Let $e$ be the vector of all ones 's consider the standard simplex $$\Delta_m:=\{x\in\mathbb{R}^m_+: \langle x, e\rangle=1\}.$$ Then the truncated simplex $\Delta_m^d$ is given as $$\Delta_m^d:=\{x\in\Delta_m \colon \|x\|_0\leq d\}$$ where $\|x\|_0$ is the number of nonzero entries of $x$, that is, $\Delta_m^d$ is the union of lower dimensional faces of $\Delta_m$.
Now consider the optimization problem $\min_{x\in\Delta_m^d} \|e-x\|_p^p$ which has optimal solution $(m-d)+d(1-\tfrac{1}{d})^p$. This yields the inequality $$g_{(p,m,d)}(x)=\|e-x\|_p^p-[(m-d)+d(1-\tfrac{1}{d})^p]\geq 0$$ which is true for all points $x\in\Delta_m^d$ but cuts off points $x\in\Delta_m$. Define $$C_p(m,d)=\{x\in\Delta_m\colon g_{(p,m,d)}(x)<0\}$$ to be the cutoff area.

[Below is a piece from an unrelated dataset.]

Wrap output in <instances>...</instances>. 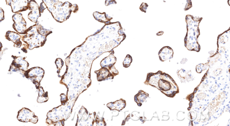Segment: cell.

I would like to show that the $C_p(m,d)$ yield a ascending chain in $p$ which converges against $\Delta_m\setminus \Delta_m^d$, such that $$\Delta_m^d=\lim_{p} \{x\in \Delta_m \colon g_{(p,m,d)}(x)\geq 0\}.$$ I think I can actually show that each point $x\in \Delta_m\setminus \Delta_m^d$ is contained in some $C_p(m,d)$, but not that the sets are an ascending chain. I tried for 2 days now but so far I had no luck. Since the $C_p(m,d)$ are convex, it would suffice to show that their boundary is contained in the closure of the next set. Any suggestions?